++++ Data section

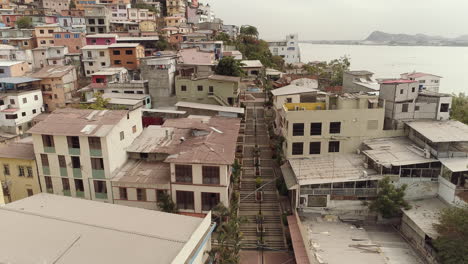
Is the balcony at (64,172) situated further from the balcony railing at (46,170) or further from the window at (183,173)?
the window at (183,173)

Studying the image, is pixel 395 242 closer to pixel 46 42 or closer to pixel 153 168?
pixel 153 168

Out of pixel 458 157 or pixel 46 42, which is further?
pixel 46 42

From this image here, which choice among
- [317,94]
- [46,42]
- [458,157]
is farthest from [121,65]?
[458,157]

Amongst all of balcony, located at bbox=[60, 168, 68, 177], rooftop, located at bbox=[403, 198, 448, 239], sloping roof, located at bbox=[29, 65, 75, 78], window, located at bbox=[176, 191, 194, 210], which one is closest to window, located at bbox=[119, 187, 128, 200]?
window, located at bbox=[176, 191, 194, 210]

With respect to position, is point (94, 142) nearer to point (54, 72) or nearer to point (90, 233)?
point (90, 233)

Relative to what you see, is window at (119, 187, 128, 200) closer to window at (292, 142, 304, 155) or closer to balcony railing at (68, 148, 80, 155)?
balcony railing at (68, 148, 80, 155)

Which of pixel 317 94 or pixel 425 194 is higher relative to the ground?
pixel 317 94

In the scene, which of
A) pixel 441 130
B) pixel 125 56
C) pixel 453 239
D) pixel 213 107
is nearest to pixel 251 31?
pixel 125 56
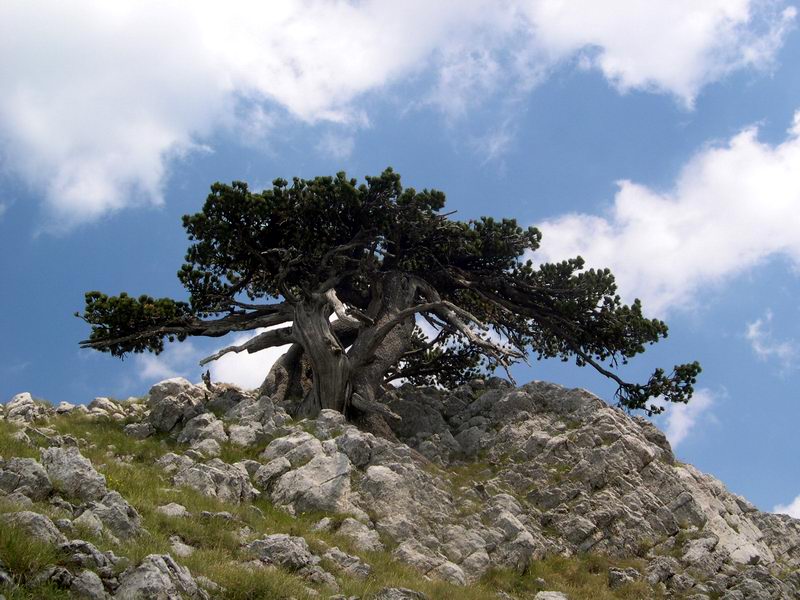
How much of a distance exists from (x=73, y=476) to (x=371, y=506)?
8.51 metres

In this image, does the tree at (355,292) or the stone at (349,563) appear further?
the tree at (355,292)

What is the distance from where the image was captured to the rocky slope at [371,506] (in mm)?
13219

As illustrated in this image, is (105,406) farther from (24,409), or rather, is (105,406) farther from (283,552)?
(283,552)

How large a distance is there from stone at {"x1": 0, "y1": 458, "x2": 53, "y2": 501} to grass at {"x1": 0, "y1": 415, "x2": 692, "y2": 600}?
639mm

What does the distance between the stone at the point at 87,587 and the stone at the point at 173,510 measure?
520cm

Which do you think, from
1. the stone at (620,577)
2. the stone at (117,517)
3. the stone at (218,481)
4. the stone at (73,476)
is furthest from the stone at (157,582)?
the stone at (620,577)

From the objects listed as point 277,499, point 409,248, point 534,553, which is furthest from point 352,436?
point 409,248

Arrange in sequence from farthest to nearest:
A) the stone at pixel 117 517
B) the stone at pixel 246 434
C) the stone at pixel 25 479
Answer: the stone at pixel 246 434
the stone at pixel 25 479
the stone at pixel 117 517

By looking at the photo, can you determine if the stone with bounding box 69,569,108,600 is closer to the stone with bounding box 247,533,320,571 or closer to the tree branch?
the stone with bounding box 247,533,320,571

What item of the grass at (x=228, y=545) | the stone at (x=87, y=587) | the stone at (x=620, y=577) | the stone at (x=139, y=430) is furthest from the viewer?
the stone at (x=139, y=430)

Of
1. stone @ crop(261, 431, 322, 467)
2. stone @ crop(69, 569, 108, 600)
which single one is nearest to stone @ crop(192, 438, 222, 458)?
stone @ crop(261, 431, 322, 467)

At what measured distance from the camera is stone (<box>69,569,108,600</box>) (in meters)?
10.6

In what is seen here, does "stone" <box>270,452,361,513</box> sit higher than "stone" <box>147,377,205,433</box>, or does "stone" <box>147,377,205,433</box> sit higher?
"stone" <box>147,377,205,433</box>

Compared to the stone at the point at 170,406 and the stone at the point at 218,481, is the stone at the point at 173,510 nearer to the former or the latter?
the stone at the point at 218,481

++++++++

:: Aim of the task ::
Can you render the data from the line holding "From the objects" through the last line, both ends included, as a numbered list with the blank lines left out?

:: Result of this exercise ::
1. From the objects listed as point 277,499, point 409,248, point 534,553, which is furthest from point 352,436?
2. point 409,248
3. Arrange in sequence from farthest to nearest:
4. A) the stone at pixel 117 517
5. B) the stone at pixel 246 434
6. C) the stone at pixel 25 479
7. Answer: the stone at pixel 246 434
8. the stone at pixel 25 479
9. the stone at pixel 117 517
10. By looking at the photo, can you determine if the stone with bounding box 69,569,108,600 is closer to the stone with bounding box 247,533,320,571 or closer to the tree branch?
11. the stone with bounding box 247,533,320,571
12. What item of the grass at (x=228, y=545) | the stone at (x=87, y=587) | the stone at (x=620, y=577) | the stone at (x=139, y=430) is furthest from the viewer?
13. the stone at (x=139, y=430)
14. Of
15. 1. stone @ crop(261, 431, 322, 467)
16. 2. stone @ crop(69, 569, 108, 600)
17. which single one is nearest to stone @ crop(192, 438, 222, 458)?
18. stone @ crop(261, 431, 322, 467)
19. At what measured distance from the camera is stone (<box>69,569,108,600</box>) (in meters)?
20. 10.6
21. In what is seen here, does "stone" <box>270,452,361,513</box> sit higher than "stone" <box>147,377,205,433</box>, or does "stone" <box>147,377,205,433</box> sit higher?
22. "stone" <box>147,377,205,433</box>
23. Compared to the stone at the point at 170,406 and the stone at the point at 218,481, is the stone at the point at 173,510 nearer to the former or the latter?
24. the stone at the point at 218,481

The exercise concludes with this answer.